Präsidentin Mag. Barbara Prammer: Die nächsten vier Rednerinnen und Redner verfügen jeweils über 7 Minuten Redezeit.

Als Erste gelangt Frau Abgeordnete Dr. Baumgartner-Gabitzer zu Wort. – Bitte.

 


11.22.27

Abgeordnete Dr. Ulrike Baumgartner-Gabitzer (ÖVP): Frau Präsidentin! Herr Bun­deskanzler! Herr Vizekanzler! Frau Außenministerin! Sehr geehrte Herren auf der Regierungsbank! Heute wurde schon sehr viel über Europa gesprochen. Eigentlich trägt jeder heute das Wort „Europa“ im Munde – ganz selbstverständlich –, weil wir über eine neue Verfassung für Europa abstimmen. Aber: Was ist Europa? – Europa ist eigentlich mehr als die Europäische Union, Europa ist ein Kontinent mit 45 unab­hän­gigen Staaten und mit mehr als 700 Millionen Menschen.

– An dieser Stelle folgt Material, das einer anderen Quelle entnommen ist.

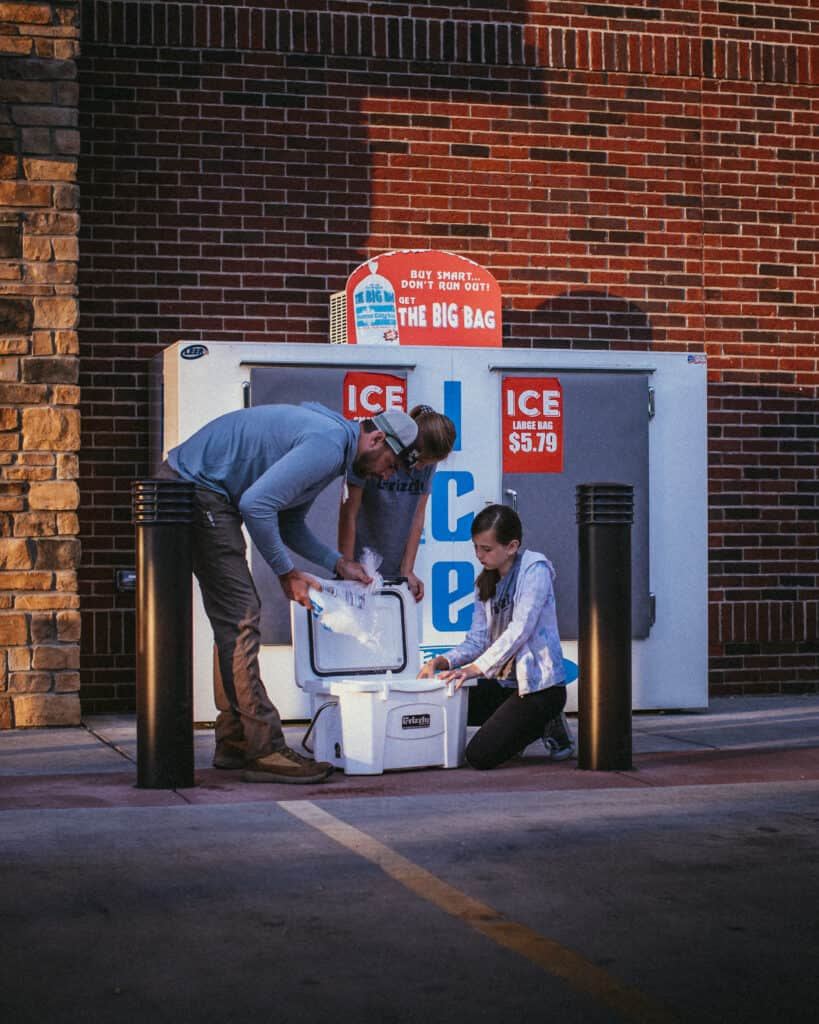 Man And Women Filling Ice In A Grizzly Cooler Outside A Ice Cooler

Vergangenen Montag, am Europatag, war ich auf einer Veranstaltung, bei der die Frage aufgeworfen wurde: Wo liegt das geographische Zentrum Europas? Das hat niemand gewusst; verständlich. Das geographische Zentrum Europas ist Riga. Man sieht also, dass Europa wesent­licher größer ist und nicht nur die Europäische Union umfasst.

25 Staaten haben sich zusammengeschlossen in dieser Europäischen Union. 400 Mil­lionen Menschen versuchen einen gemeinsamen Weg zu gehen, und das ist eine politische Vision, die von einer ungeheuren Kraft ist. Nur die traumatisierenden Erleb­nisse des Zweiten Weltkrieges waren es, die diese starke politische Kraft und diesen langen Atem erzeugt haben, damit ein so schwieriger Prozess wie die Einigung Euro­pas und die Weiterentwicklung Europas auch möglich wurde.

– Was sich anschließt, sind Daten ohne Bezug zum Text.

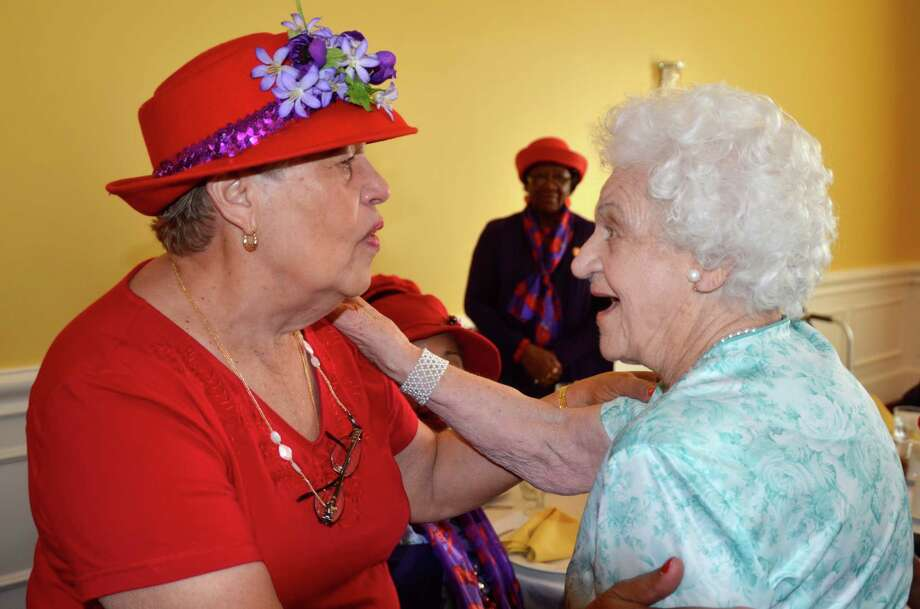 Gladys Platero, left, a member of the Bridgeport Red Hat Society greets her friend Mary Mazur, who turned 100 today, as she enters a luncheon in her honor held at TestoâÄôs Restaurant in Bridgeport, Conn. on Wednesday, Aug. 15, 2012.  City resident Mary Mazur turned 100 today and was surprised by a crowd of family and friends at a congratulatory luncheon in her honor. Photo: Contributed Photo/Wayne Ratzenbe, Wayne Ratzenberger/Contributed P / Connecticut Post Contributed Wayne Ratzenberger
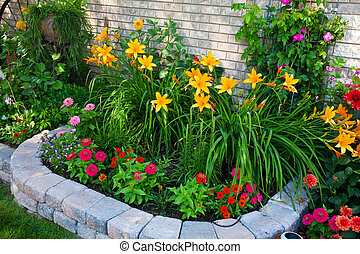 Colorful Flower Bed - A stone edged, urban flower bed that...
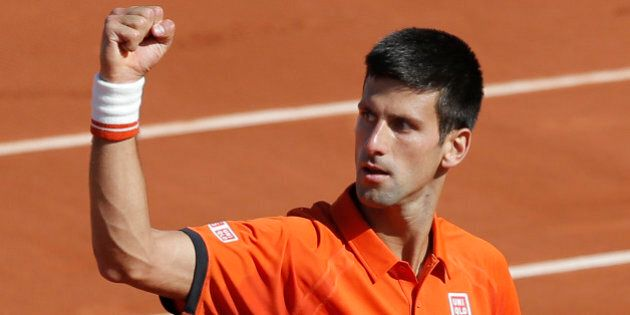 Serbia's Novak Djokovic clenches his fist after scoring a point in the quarterfinal match of the French...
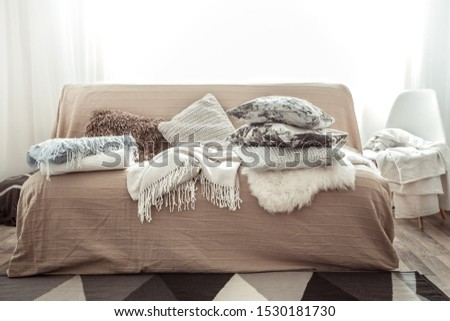 Modern interior of the living room with a sofa and decorative items . Decorative pillows and blankets. Coziness and comfort at home . #1530181730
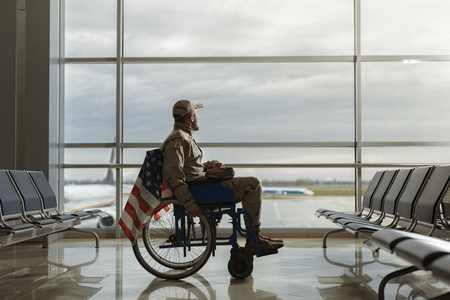 Side view of military man sitting in wheelchair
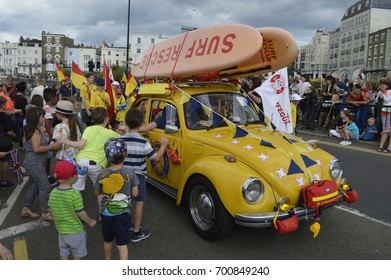 MARGATE,UK-August 6: Children greet the Thanet Lifeguards taking part in the annual Margate Carnival Parade, watched by crowds enjoying the occasion. August 6, 2017 Margate, Kent UK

Was ist das Besondere an der Europäischen Union? – Das ganz Besondere ist der Versuch, Vielfalt zu bewahren und gleichzeitig gemeinsame Wege zu gehen und gemeinsame Lösungen zu finden. Und genau daran entzünden sich auch sehr viele Kritiken. Eine Verfassung für Europa zu finden ist nicht einfach. Sehr viele verschie­dene Länder sind daran beteiligt, und jedes einzelne Land geht unterschiedliche Wege und hat unterschiedliche Vorstellungen. Daher glaube ich, dass die Verfassung, wie sie heute vor uns liegt, eine wirklich gelungene Verfassung ist, dass sie ein Schritt in die richtige Richtung ist und das Bestmögliche, was wir bisher erreicht haben. (Beifall bei der ÖVP und bei Abgeordneten der Freiheitlichen.)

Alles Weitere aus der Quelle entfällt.